CICD: Seamless Deploy on Distributed Cluster Systems without Downtime

I am posting the second report from our first meeting , which was held in September. Last time, you could read (and see) about using Consul to scale stateful services from Ivan Bubnov from BIT.GAMES, and today we'll talk about CICD. More precisely, our system administrator Egor Panov, who is responsible for the availability of infrastructure and services in Pixonic, will tell about it. Under the cut - decoding performance.

To begin with, the game industry is more risky - you never know what exactly will sink into the heart of the player. And so we create many prototypes. Of course, we create prototypes on a knee of sticks, strings and other improvised materials.

It would seem that with such an approach it is impossible to support anything at all later. But even at this stage we hold. Hold on three pillars:
')

excellent expertise testers;
interaction with them;
the time we give out for testing.

Accordingly, if we do not build our processes, for example, deploy or CI (continuous integration) - sooner or later we will come to the conclusion that the testing time will increase and increase all the time. And we will either slowly do everything and lose the market, or simply explode at every delay.

But the CICD process is not so easy to build. Some will say, well, yes, I will put Jenkins, I will quickly call up something, so I have a ready-made CICD. No, it is not only a tool, it is also a practice. Let's start in order.

The first. In many articles they write that everything needs to be kept in one repository: the code, and tests, and warmup, and even the database schema, and IDE settings that are common to all. We went our way.

We have identified different repositories: deploy in our one repository, tests - in another. It works faster. Maybe you will not fit, but for us it is much more convenient. Because there is one important point in this paragraph - you need to build a simple and transparent gitflow. Of course, you can download it somewhere somewhere, but in any case, you need to customize it, improve it. For us, for example, warmth lives with its own githflo, which is more like GitHub-flow, and server-side development lives along its own githflow.

The next item. You need to configure a fully automatic build. It is clear that at the first stage, the developer himself personally assembles the project, then he personally deploit it with the help of SCP, he starts it himself, sends it himself to whom he needs. This option did not last long, a bash script appeared. Well, since the development environment is changing all the time, a dedicated dedicated build server has appeared. He lived for a very long time, during which time we managed to increase in servers to 500, configure server configuration on Puppet, save up Legacy on Puppet, refuse Puppet, switch to Ansible, and this build server continued to live.

We decided to change everything after two calls, the third did not wait.
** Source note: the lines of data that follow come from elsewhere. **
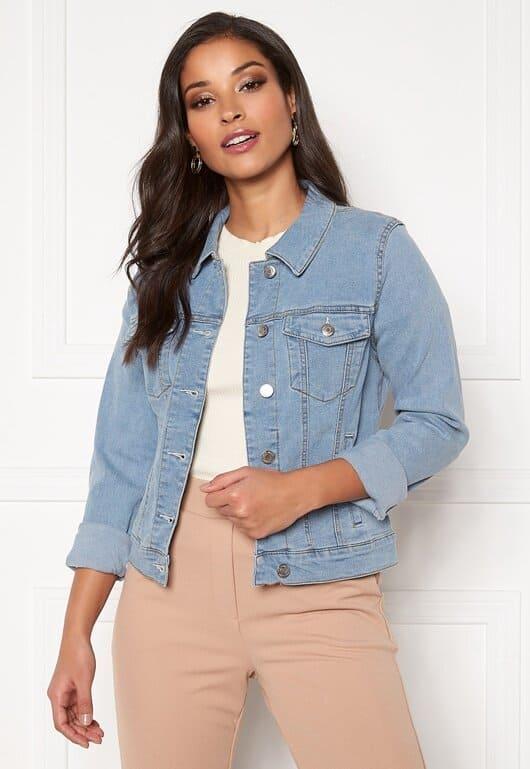 Ljus jeansjacka för dam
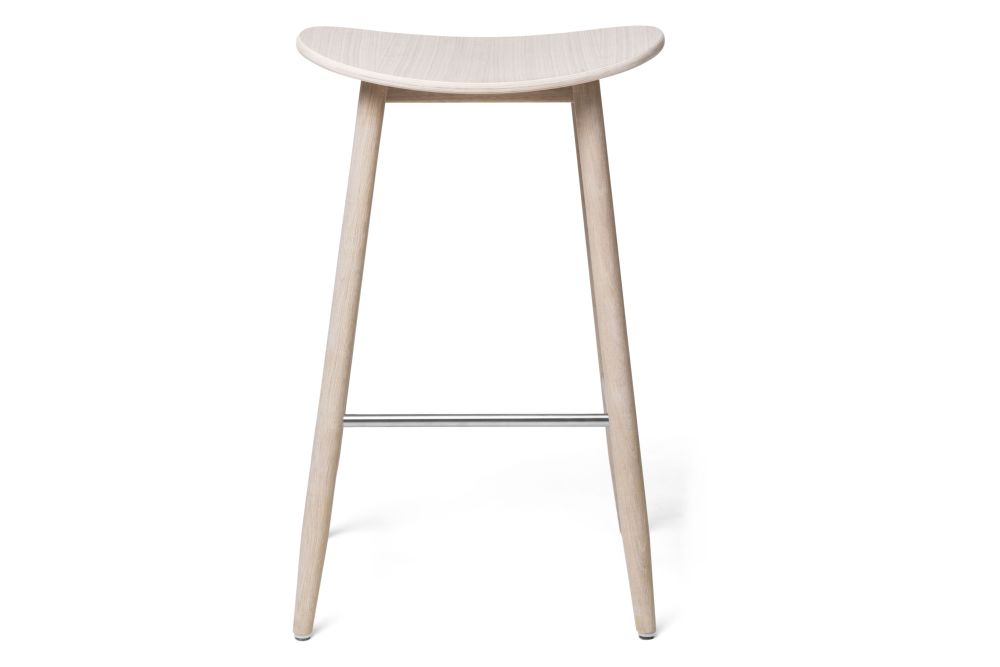 https://res.cloudinary.com/clippings/image/upload/t_big/dpr_auto,f_auto,w_auto/v1532680128/products/icha-bar-stool-massproductions-clippings-10690971.jpg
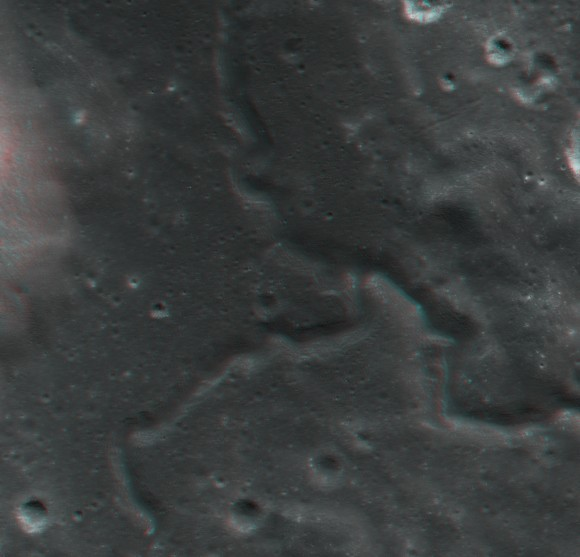 lroc_alpes_sinuous_rille-580x557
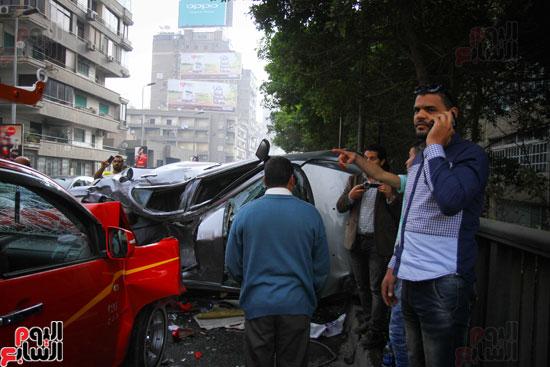 شلل مرورى أعلى كوبرى أكتوبر بعد تصادم سيارتين وانقلاب إحداهما (6)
The story is clear: the build server is a single point of failure and, of course, when we needed to fix something, the data center fell completely together with our build server. And the second call: we needed to update the Java version - we updated it on the buildserver, put it on the stage, everything is cool, everything is fine and right there needed some small bugfix to run on the prod. Of course, we forgot to roll back and everything just fell apart.

After that, we rewrote everything in such a way that the entire build could happen on absolutely any TeamCity agent and rewrote it to Ansible, because configuring to Ansible, why not use the same tool for deployment.

The following rule: the more often you commit, the better. And why? Because there is a fourth: every commit is going to. And in fact, even more than every commit. I have already said that we have TeamCity, and it allows you to start a commit from your favorite IDE (you guess what I mean). Actually, fast feedback, everything is great.

A broken build is fixed immediately. As soon as you set up automatic deployment, you need to set up automatic notification in Slack. We all know perfectly well that a developer knows how his code works, only at the moment when he writes it. Therefore: a person found out - immediately fixed it.

We test on the environment repeating the prod. Everything is simple, we chose Ansible and AWX. Someone might ask, what about Docker, Kubernetes, OpenShift, where all the problems out of the box have long been solved? I forgot to say, we have both Linux and Windows components. And, for example, the Photon server, which on Windows, we just recently were able to pack more or less normally in a 10 GB docker container. Accordingly, we have an application on Windows, which is poorly packaged in a container; There is an application on Linux (which is in Java) that packs perfectly, but there’s no need to, it works great wherever you run it. This is Java.

Then we chose between Ansible and Chef. They both work fine with Windows, but Ansible was much easier for us. When we installed AWX - in general, all the fire has become. In AWX there are secrets, there are graphics, history. It is possible to show a person who is far from all this, he will immediately see everything and everything will become clear.

And you always need to keep the build fast. I don’t know why, but always, when you launch a new project, then you’ll forget about the build server, the agents, and select a computer that was lying next to you - this is our build server. This error is undesirable to repeat, because everything I’m talking about (fast feedback, advantages) - it will all be not so relevant if the build on your own laptop runs much faster than on any build server farm.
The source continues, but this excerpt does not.